Pour autant, comme vous l’avez dit également, une grande prudence est de mise. Le laboratoire n’en est qu’à la phase 3 de l’évaluation et du test de ce vaccin. Un certain nombre de tests doivent encore être effectués dans les semaines et les mois à venir, notamment pour évaluer les effets secondaires éventuels du vaccin. Viendra ensuite le temps de la récolte des informations par les autorités sanitaires américaines puis européennes, avant une éventuelle mise sur le marché, la problématique devenant alors celle de la production du vaccin puis de sa distribution au sein de la population. Vous avez dû noter que l’Union européenne a d’ores et déjà précommandé 200 millions de doses de ce vaccin auprès du laboratoire Pfizer.
M. Roger Karoutchi. 300 millions, non ?
M. Adrien Taquet, secrétaire d’État.
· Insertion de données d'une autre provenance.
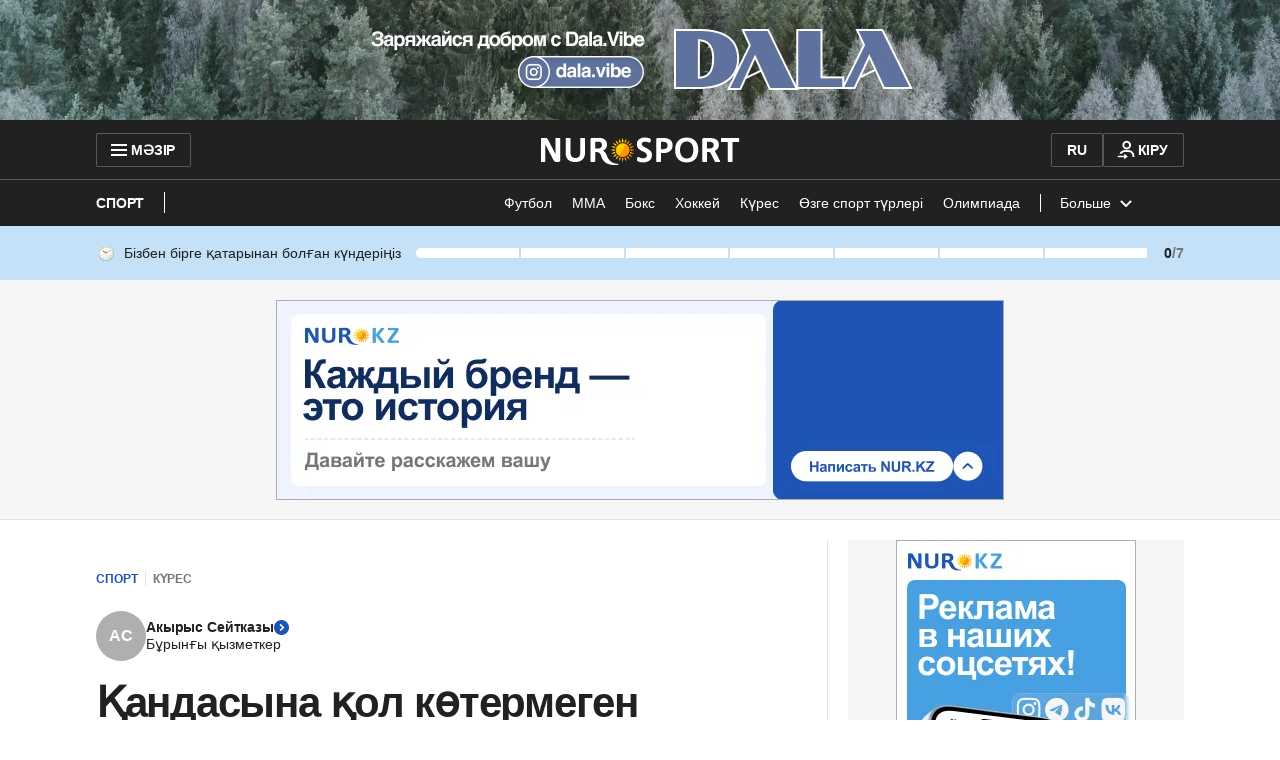

--- FILE ---
content_type: text/javascript, application/javascript
request_url: https://kaz.nur.kz/_astro/header.astro_astro_type_script_index_2_lang.AtUDeybN.js
body_size: 618
content:

!function(){try{var e="undefined"!=typeof window?window:"undefined"!=typeof global?global:"undefined"!=typeof self?self:{},n=(new Error).stack;n&&(e._sentryDebugIds=e._sentryDebugIds||{},e._sentryDebugIds[n]="1f699c6f-9781-50a9-9d8c-855082ce16c5")}catch(e){}}();
import{C as u}from"./custom-events.BkmV4OTC.js";import"./reactions.Djz-V0KD.js";import"./service.CA7OEjLp.js";import{e as p,d as a}from"./scroll.CKCKTJtg.js";import{d as r}from"./ui-kit.DIVo4FFN.js";import"./index.BsD3EpIt.js";import"./_commonjsHelpers.Cpj98o6Y.js";import"./common.DCCSYNLy.js";import"./routes.Bdr35kcZ.js";import"./cookie.CuuFVc1O.js";import"./logger.DdQuRkN1.js";import"./index.Ol0pFmKV.js";import"./inheritsLoose.MYm6oGjQ.js";import"./index.dIqKFtWD.js";import"./floating-ui.dom.BuBfAMop.js";const c=document.querySelector(".js-menu-toggle"),m=document.querySelector(".js-menu-mobile-toggle"),e=document.querySelector(".js-input"),t=document.querySelector(".js-header"),i=document.querySelector(".js-menu-icon use"),l=(o=!1)=>{i&&i.setAttribute("href",`#${o?r.MENU_DESKTOP_24:r.CLOSE_30}`)},E=()=>{t&&(t.classList.add("header--menu-opened"),a(),l())},n=()=>{t&&(t.classList.remove("header--menu-opened"),p(),l(!0))},d=()=>{e&&e.checked?n():E()};c&&c.addEventListener("click",d);m&&m.addEventListener("click",d);const s=document.querySelector(".js-backdrop");s&&s.addEventListener("click",()=>{n()});document.addEventListener(u.SIDEBAR_MENU_CLOSE,(o=>{n(),o.detail.isCheckedInput&&e&&(e.checked=!1)}));

//# debugId=1f699c6f-9781-50a9-9d8c-855082ce16c5
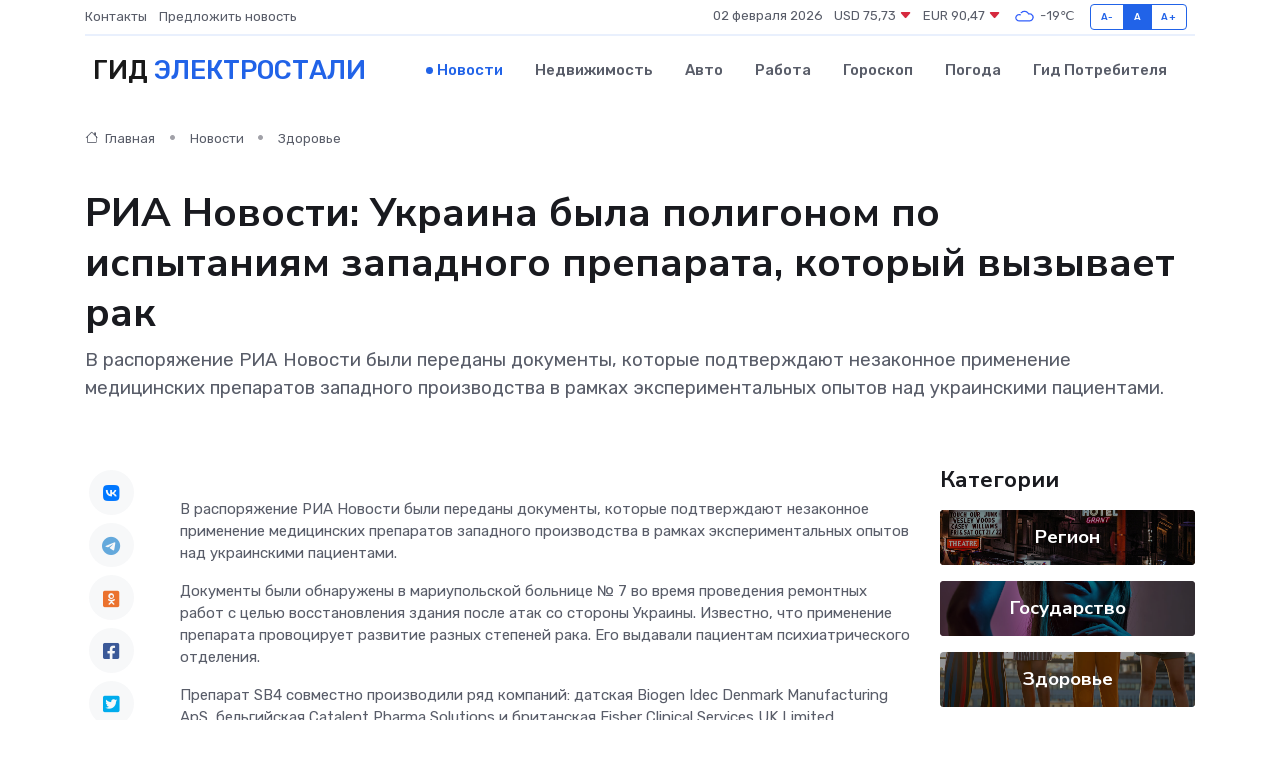

--- FILE ---
content_type: text/html; charset=utf-8
request_url: https://www.google.com/recaptcha/api2/aframe
body_size: 267
content:
<!DOCTYPE HTML><html><head><meta http-equiv="content-type" content="text/html; charset=UTF-8"></head><body><script nonce="-qZMkdviubB1DNKZpIT1Bw">/** Anti-fraud and anti-abuse applications only. See google.com/recaptcha */ try{var clients={'sodar':'https://pagead2.googlesyndication.com/pagead/sodar?'};window.addEventListener("message",function(a){try{if(a.source===window.parent){var b=JSON.parse(a.data);var c=clients[b['id']];if(c){var d=document.createElement('img');d.src=c+b['params']+'&rc='+(localStorage.getItem("rc::a")?sessionStorage.getItem("rc::b"):"");window.document.body.appendChild(d);sessionStorage.setItem("rc::e",parseInt(sessionStorage.getItem("rc::e")||0)+1);localStorage.setItem("rc::h",'1770011625960');}}}catch(b){}});window.parent.postMessage("_grecaptcha_ready", "*");}catch(b){}</script></body></html>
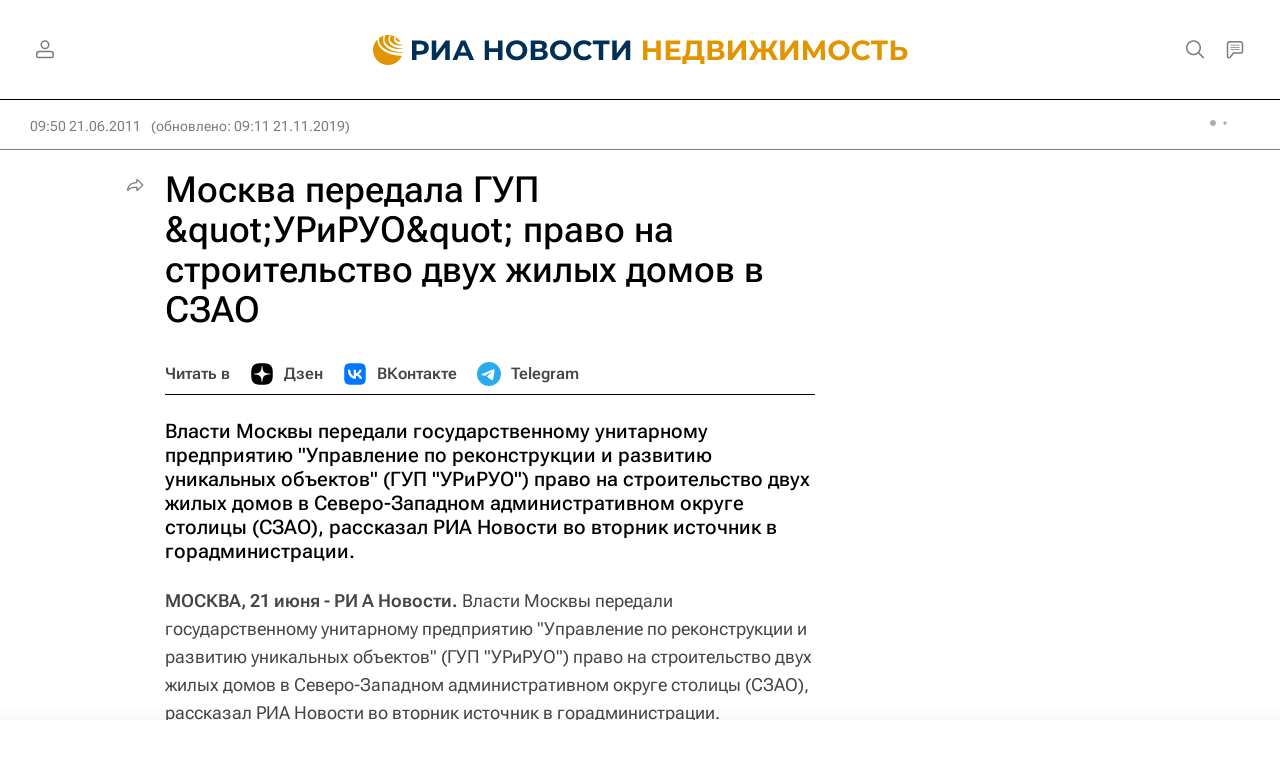

--- FILE ---
content_type: text/html
request_url: https://tns-counter.ru/nc01a**R%3Eundefined*rian_ru/ru/UTF-8/tmsec=rian_ru/972124873***
body_size: -73
content:
9D4F730E6970A403X1768989699:9D4F730E6970A403X1768989699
Les questions que vous soulevez, madame la sénatrice, sont pertinentes.
D’une part – vous le savez probablement –, la Haute Autorité de santé a été saisie par le Gouvernement aux fins de formuler des recommandations quant à la stratégie que nous devrons adopter pour diffuser ce vaccin auprès de populations prioritaires parmi les Français.
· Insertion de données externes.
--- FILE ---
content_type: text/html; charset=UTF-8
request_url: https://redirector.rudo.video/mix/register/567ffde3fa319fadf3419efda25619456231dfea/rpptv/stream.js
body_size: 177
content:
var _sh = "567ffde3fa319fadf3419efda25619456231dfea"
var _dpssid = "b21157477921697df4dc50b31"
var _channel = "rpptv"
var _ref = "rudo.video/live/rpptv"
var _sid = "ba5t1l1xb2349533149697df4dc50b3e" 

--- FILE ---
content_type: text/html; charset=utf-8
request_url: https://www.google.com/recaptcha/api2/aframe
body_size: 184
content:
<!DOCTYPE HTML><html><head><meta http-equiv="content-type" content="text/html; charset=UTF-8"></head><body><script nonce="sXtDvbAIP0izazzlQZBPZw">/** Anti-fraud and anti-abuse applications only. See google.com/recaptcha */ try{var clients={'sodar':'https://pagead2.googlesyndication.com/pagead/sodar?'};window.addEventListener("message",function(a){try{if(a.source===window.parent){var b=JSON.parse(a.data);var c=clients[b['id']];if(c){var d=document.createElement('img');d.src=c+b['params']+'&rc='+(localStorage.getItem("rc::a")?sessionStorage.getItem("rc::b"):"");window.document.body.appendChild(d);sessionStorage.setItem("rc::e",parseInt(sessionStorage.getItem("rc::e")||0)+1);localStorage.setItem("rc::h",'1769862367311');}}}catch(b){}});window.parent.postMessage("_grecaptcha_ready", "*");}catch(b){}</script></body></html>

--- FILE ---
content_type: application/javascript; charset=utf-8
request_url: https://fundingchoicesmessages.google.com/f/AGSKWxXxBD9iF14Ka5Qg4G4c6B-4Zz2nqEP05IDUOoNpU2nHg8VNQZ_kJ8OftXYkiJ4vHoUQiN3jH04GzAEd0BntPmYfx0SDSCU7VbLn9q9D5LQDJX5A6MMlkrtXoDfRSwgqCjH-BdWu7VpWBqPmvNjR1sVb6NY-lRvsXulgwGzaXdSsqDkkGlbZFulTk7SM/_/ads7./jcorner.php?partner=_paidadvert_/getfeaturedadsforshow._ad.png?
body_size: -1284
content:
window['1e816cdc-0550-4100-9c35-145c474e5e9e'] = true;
D’autre part, comme vous l’avez très bien dit – souvenez-vous des débats que nous avions eus à l’occasion de l’examen du projet de loi de financement de la sécurité sociale pour 2018 autour de l’extension de l’obligation de couverture vaccinale des enfants –, la question de l’acceptation sociale des vaccins pour nos concitoyens est importante. Nous devrons, vous comme nous, faire montre de pédagogie envers eux.
Pour ce qui est des aspects plus concrets, techniques et opérationnels, sachez que, en matière de stockage et de distribution, le Gouvernement est d’ores et déjà pleinement mobilisé. Nous engageons par exemple la commande de seringues et d’aiguilles ainsi que de réfrigérateurs à moins 80 degrés, puisque, vous le savez, les conditions de conservation du vaccin l’exigent. Toutes ces questions sont très complexes et nécessitent de travailler en amont. C’est ce que fait le Gouvernement.
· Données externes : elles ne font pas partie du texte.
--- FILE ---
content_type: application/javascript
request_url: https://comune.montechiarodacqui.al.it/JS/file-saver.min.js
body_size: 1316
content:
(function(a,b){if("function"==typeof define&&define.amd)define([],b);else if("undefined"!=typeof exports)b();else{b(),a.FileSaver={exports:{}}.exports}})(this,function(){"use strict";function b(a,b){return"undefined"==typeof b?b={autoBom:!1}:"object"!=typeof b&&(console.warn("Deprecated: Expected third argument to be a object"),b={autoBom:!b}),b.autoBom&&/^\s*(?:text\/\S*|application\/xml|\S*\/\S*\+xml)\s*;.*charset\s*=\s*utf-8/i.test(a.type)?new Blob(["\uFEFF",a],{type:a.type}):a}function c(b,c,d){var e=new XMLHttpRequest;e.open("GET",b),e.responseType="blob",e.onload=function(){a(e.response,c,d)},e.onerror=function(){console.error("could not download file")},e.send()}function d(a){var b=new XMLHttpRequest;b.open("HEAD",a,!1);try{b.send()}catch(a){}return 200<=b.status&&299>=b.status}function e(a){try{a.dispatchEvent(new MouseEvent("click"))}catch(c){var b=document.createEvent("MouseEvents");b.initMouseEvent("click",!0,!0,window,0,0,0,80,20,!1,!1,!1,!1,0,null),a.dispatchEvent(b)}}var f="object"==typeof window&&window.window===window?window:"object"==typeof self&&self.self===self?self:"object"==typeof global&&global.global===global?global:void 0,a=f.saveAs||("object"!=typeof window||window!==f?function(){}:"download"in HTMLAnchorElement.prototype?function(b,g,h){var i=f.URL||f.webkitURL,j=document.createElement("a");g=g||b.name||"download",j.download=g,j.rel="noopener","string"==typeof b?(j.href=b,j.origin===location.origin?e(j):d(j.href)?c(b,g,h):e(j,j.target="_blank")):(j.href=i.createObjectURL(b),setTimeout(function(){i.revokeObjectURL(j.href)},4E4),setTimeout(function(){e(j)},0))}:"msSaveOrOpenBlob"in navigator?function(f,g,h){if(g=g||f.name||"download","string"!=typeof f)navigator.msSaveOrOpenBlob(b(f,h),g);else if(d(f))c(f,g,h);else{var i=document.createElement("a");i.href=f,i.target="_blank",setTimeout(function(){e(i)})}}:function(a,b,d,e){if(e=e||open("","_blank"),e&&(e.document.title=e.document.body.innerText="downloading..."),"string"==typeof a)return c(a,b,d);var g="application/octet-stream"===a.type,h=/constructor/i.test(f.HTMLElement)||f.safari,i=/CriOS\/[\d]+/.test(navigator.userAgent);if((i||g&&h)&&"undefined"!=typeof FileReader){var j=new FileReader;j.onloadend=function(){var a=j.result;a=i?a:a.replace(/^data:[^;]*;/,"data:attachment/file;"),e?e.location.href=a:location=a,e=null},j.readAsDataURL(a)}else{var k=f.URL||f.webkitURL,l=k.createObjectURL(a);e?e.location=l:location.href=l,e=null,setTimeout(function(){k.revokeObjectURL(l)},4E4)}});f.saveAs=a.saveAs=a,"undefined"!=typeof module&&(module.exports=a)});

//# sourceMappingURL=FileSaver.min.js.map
M. le président. La parole est à Mme Véronique Guillotin, pour la réplique.
Mme Véronique Guillotin. Je vous remercie, monsieur le secrétaire d’État, de vos réponses. Je les entends et ne doute en aucun cas de votre sincérité. Mais on ne peut s’empêcher de penser aux pénuries de médicaments et de vaccins dont le rythme s’accélère maintenant depuis plusieurs années – ainsi des approvisionnements chaotiques du vaccin contre la grippe, alors même que l’enjeu était connu et la demande en forte augmentation.
Concernant la vaccination anti-covid-19, monsieur le secrétaire d’État, nous ne pouvons pas nous « louper », tant les conséquences sur la santé de nos concitoyens et sur l’économie de notre pays – vous l’avez dit – sont lourdes. Le défi est grand ; nous serons à vos côtés pour le relever. La situation est complexe, mais elle appelle un travail collectif que seule la concertation, dont le respect du Parlement fait partie, rendra possible. (Applaudissements sur les travées du groupe RDSE. – Mme Élisabeth Doineau et MM. Bernard Bonne et Alain Richard applaudissent également.)